Balloon dilatation is a minimally invasive intervention; in other words, it is performed by making only a small incision in an artery, either in the groin or at the elbow. In statistical terms, this procedure involves risks in only 2% of cases. Our cardiologists at the Heart Center Leipzig conduct this examination very frequently as a matter of routine. Imaging techniques mean that they can follow each stage of treatment constantly on a monitor. Even if the intervention takes place close to your heart, you should not be concerned - you are in very safe Hands.
What happens during balloon dilatation?
- After a small incision has been made in your groin or elbow joint, a very thin, flexible wire is introduced through a port into the artery and pushed carefully up to the narrowed section of the coronary arteries.
- Special flair is now required to pierce the narrow area carefully with the wire.
- Next the balloon catheter is introduced, and inflated when it reaches the constricted area. This causes the arteriosclerotic deposits known as plaque to be flattened. It may be necessary to inflate the balloon several times before the narrowed area has been widened to a satisfactory extent.
If the vessel walls tear during this procedure - as can happen because of the arteriosclerotic plaque - a stent can be inserted. This is a metal mesh tube which provides stability; cf. also stent implantation.
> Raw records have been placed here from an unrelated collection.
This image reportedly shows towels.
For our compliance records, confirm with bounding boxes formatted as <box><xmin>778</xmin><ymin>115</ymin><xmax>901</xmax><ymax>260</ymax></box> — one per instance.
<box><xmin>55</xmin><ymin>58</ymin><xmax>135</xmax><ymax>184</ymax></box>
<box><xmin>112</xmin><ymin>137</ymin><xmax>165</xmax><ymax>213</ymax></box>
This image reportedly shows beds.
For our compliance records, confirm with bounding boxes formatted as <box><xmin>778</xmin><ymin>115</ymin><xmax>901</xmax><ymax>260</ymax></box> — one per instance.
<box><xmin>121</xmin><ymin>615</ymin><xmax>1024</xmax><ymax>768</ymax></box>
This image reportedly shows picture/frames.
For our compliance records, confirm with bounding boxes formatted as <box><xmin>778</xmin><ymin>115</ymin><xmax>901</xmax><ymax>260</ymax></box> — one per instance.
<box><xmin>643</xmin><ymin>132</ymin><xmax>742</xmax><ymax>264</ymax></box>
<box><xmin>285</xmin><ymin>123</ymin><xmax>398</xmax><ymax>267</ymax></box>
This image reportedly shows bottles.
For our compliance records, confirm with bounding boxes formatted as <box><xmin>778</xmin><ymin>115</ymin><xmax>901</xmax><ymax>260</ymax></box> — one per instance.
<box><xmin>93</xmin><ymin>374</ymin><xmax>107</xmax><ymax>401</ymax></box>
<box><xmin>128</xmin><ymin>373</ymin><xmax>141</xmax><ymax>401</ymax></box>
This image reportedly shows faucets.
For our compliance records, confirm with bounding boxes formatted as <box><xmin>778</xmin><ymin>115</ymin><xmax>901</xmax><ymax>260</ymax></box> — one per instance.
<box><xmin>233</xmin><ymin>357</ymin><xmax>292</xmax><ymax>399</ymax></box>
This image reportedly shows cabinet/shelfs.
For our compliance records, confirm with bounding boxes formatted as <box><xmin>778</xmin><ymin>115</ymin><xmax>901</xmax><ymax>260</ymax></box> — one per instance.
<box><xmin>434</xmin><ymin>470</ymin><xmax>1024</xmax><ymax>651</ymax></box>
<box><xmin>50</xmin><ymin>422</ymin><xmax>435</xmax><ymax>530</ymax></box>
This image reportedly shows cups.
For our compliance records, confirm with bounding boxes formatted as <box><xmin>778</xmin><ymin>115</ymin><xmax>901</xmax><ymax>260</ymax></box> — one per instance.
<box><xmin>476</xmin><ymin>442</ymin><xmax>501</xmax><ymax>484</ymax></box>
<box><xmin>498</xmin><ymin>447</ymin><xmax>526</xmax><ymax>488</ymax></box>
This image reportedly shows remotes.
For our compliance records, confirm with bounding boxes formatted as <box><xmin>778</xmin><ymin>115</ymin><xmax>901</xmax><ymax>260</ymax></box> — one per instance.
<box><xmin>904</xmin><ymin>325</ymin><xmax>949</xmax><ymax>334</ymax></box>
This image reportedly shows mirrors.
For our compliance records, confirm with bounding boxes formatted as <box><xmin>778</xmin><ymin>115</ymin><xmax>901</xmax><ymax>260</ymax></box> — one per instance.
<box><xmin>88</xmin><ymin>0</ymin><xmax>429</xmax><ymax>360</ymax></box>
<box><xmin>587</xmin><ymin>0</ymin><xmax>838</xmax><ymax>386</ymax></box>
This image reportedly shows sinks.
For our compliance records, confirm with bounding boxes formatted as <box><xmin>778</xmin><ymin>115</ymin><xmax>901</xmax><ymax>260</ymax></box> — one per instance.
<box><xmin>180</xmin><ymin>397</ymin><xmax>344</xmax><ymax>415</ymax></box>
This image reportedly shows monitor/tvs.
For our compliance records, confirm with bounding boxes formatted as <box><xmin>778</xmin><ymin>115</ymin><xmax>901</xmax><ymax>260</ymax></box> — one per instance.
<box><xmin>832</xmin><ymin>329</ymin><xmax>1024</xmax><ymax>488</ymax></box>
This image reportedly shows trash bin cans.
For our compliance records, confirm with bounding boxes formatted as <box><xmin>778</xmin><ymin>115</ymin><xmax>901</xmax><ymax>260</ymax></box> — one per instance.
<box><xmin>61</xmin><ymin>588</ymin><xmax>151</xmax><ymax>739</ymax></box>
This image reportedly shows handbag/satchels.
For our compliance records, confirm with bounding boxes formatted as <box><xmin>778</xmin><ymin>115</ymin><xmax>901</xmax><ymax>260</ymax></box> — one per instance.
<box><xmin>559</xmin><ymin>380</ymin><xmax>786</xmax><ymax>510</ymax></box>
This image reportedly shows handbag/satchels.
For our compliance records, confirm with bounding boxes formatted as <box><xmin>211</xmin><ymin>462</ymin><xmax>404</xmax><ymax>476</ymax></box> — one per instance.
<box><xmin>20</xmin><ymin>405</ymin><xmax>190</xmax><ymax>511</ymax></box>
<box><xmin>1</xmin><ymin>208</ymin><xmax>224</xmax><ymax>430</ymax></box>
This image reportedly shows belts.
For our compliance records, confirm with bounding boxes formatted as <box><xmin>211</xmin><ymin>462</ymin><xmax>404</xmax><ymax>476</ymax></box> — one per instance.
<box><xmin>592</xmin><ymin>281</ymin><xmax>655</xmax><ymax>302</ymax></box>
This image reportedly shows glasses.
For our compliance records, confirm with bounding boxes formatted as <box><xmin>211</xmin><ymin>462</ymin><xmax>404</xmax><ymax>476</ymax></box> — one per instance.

What happens after balloon dilatation?
Balloon dilatation is completed in just a single session. Afterwards, the balloon and wire are removed again. Nevertheless, you should rest under observation for a few hours afterwards. Then the port is also removed and a pressure dressing applied.
The positive effect of the intervention is apparent immediately. Unfortunately, a good one in three patients suffer a recurrence of this narrowing, known as restenosis. Follow-up examinations will reveal whether this or other after-effects apply in your case.
About six weeks after the intervention, an ECG and blood count examination should be conducted, even if you feel well. If your coronary arteries remain open after six months, you are unlikely to suffer from restenosis. And if problems do arise: balloon dilation can be performed on multiple occasions.